Where is the teeth in this bill? What would happen to a company that offends these guidelines?
The first sanction is reputational. I would expect that good companies will work at not finding themselves being gazetted. All of us here in this chamber indeed work at protecting our own reputation. What is true of individuals is also true of companies. Companies spend a lot of money preserving and enhancing their reputations. Being gazetted under this bill would not enhance a company's reputation.
Remember the Nike issue, where Nike was accused of engaging in dubious labour practices? Nike had to not only reverse its labour practices but it spent millions and millions of dollars trying to restore its reputation.
There are some companies that simply do not care. There is just way too much money to be made to worry a little bit about a reputational downside and if that reflects badly on Canada, so be it. There is a certain cynical truth that some companies will conclude that it is a lot cheaper to engage a bunch of lawyers and PR people than to comply with internationally recognized guidelines for corporate behaviour in third world countries.
If they are not overly worried about their reputation, and they are aware of the limitations of Canadian law as it applies to activities in other countries, what additional sanctions should we apply?

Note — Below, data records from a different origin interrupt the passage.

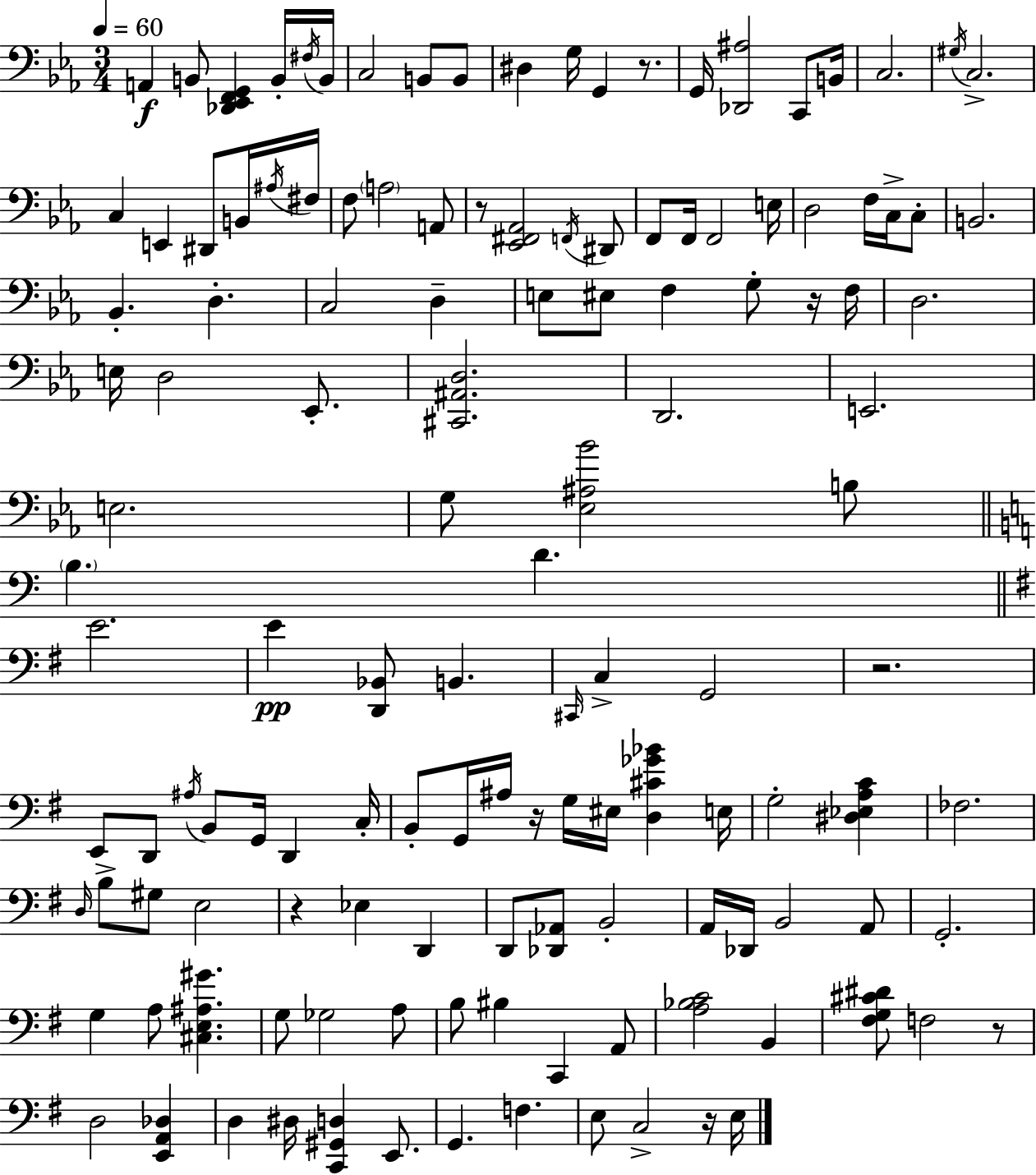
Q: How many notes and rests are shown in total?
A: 133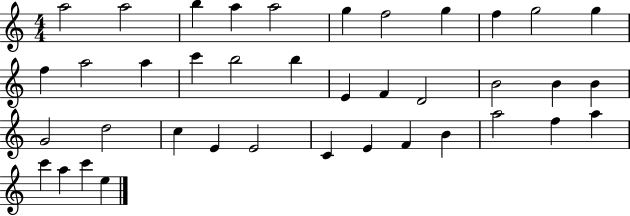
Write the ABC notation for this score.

X:1
T:Untitled
M:4/4
L:1/4
K:C
a2 a2 b a a2 g f2 g f g2 g f a2 a c' b2 b E F D2 B2 B B G2 d2 c E E2 C E F B a2 f a c' a c' e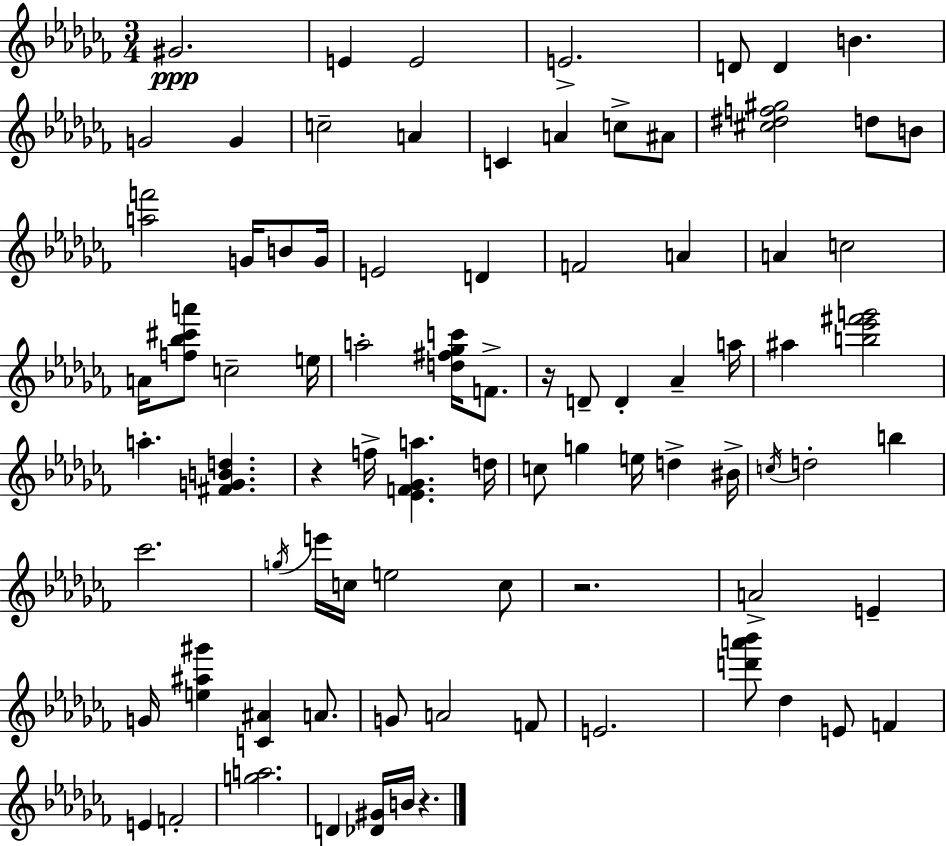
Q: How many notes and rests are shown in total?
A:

The proposal in Bill C-300 is that we put a bit of financial bite into these guidelines.
If a finding has been made and gazetted, then the company in question will not be eligible for Export Development Bank of Canada's services, EDC. It may be that such a corporation really does not care and it does not need government help. As well, the corporation cannot expect anything from the Government of Canada other than basic consular services.
In the language of the bill, “no undertaking made through a program developed by the Minister in the exercise of his or her powers under this section shall promote or support mining, oil or gas activities”. In other words, basic consular services and nothing else. If the corporation is gazetted, it will basically be on its own.
Maybe the corporation does not care about EDC or does not care about promotion by the government. Maybe disallowing the Canada pension plan from investing in the corporation will get its attention.
With the passage of this bill, CPP would have to assure itself that it has no assets invested in the offending company, in other words, no CPP money, and because CPP is so heavily weighted in the market, other pension plans may well follow suit.
Money just got a whole lot more expensive for a corporation that ignores this bill. Corporations which have nothing to fear and much to gain, those are good corporations. Those corporations will be enhanced. Their reputations will be enhanced. They will be entitled to assistance from EDC. They can expect support from the government and their money gets cheaper. It does not get much better than that.
Let me conclude by urging all hon. members to support Bill C-300. Good ethics make for good business. Good business makes for good ethics. Everyone should win if these guidelines are adopted in this legislation. Canada should win. These corporations should win, and citizens from around the world should win.
Win-win seems like something to be supported and I would urge all members to support this bill.